State how many lines below contain the string "appear", with case counting. Reply with the number alone.

(Stored items from a collection)
** start **

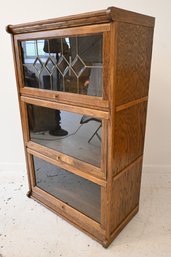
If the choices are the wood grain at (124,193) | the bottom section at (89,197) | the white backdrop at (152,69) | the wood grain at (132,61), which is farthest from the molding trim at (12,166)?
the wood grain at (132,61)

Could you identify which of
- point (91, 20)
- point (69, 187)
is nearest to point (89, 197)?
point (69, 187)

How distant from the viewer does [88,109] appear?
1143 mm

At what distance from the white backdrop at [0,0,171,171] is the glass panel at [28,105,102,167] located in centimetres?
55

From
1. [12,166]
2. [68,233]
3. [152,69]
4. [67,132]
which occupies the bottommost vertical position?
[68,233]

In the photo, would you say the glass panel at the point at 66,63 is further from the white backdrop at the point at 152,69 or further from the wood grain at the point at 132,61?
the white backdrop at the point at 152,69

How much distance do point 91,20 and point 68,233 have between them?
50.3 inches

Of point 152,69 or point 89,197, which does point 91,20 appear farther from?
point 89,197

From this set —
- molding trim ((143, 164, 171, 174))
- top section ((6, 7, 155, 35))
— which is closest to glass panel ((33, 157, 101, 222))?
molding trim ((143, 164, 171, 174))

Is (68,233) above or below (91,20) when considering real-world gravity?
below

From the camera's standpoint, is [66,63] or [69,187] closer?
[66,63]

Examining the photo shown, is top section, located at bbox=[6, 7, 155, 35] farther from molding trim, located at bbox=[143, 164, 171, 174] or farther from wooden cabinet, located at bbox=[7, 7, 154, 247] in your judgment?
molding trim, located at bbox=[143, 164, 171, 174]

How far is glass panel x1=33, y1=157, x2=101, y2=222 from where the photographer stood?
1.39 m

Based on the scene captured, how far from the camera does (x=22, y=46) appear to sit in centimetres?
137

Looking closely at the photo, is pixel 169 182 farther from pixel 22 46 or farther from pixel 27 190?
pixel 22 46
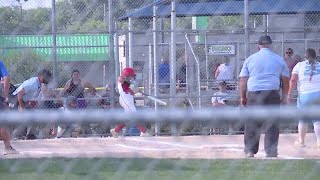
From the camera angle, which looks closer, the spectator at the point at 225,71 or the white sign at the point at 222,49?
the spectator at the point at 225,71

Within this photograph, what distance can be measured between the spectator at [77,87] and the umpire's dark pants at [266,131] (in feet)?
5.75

** end **
** start **

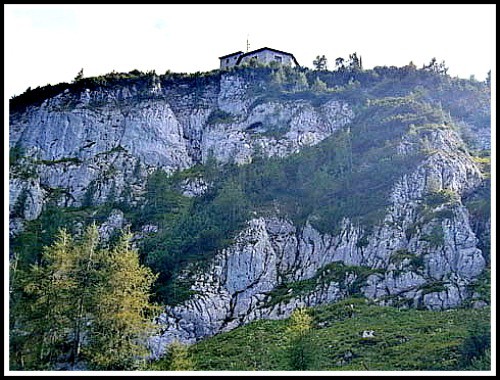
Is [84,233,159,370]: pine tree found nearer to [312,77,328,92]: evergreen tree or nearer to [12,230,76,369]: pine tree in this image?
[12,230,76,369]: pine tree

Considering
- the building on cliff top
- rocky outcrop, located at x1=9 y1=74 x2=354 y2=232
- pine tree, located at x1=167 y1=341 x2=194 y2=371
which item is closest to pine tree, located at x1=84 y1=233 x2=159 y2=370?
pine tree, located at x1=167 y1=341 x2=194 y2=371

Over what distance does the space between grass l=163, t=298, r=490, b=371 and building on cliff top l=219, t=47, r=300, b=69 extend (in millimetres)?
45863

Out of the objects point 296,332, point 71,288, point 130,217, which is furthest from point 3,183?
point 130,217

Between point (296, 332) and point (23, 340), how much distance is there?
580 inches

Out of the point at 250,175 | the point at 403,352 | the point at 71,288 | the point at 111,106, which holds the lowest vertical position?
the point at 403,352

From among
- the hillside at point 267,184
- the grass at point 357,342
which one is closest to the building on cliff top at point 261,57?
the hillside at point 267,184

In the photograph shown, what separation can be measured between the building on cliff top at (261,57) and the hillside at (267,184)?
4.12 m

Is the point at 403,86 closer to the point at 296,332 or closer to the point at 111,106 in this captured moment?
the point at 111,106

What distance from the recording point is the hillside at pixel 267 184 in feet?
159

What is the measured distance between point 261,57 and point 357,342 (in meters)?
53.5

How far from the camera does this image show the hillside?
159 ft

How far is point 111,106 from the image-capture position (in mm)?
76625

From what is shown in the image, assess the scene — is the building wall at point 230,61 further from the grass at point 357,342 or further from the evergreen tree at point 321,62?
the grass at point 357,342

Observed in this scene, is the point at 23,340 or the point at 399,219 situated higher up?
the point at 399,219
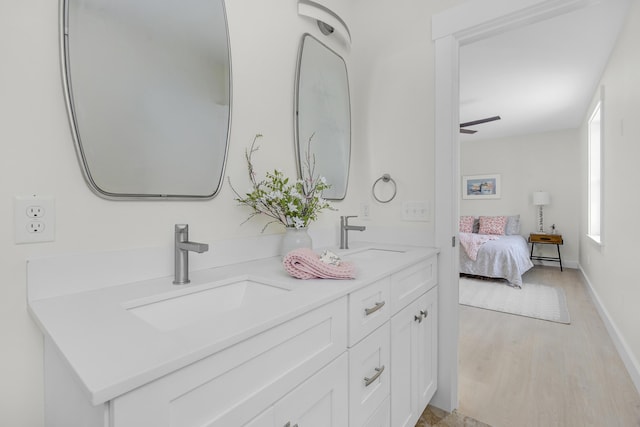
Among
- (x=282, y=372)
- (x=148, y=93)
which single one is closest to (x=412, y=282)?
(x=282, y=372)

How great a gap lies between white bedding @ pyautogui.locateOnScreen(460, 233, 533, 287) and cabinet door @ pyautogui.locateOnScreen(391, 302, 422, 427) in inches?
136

** end **

Written answer:
3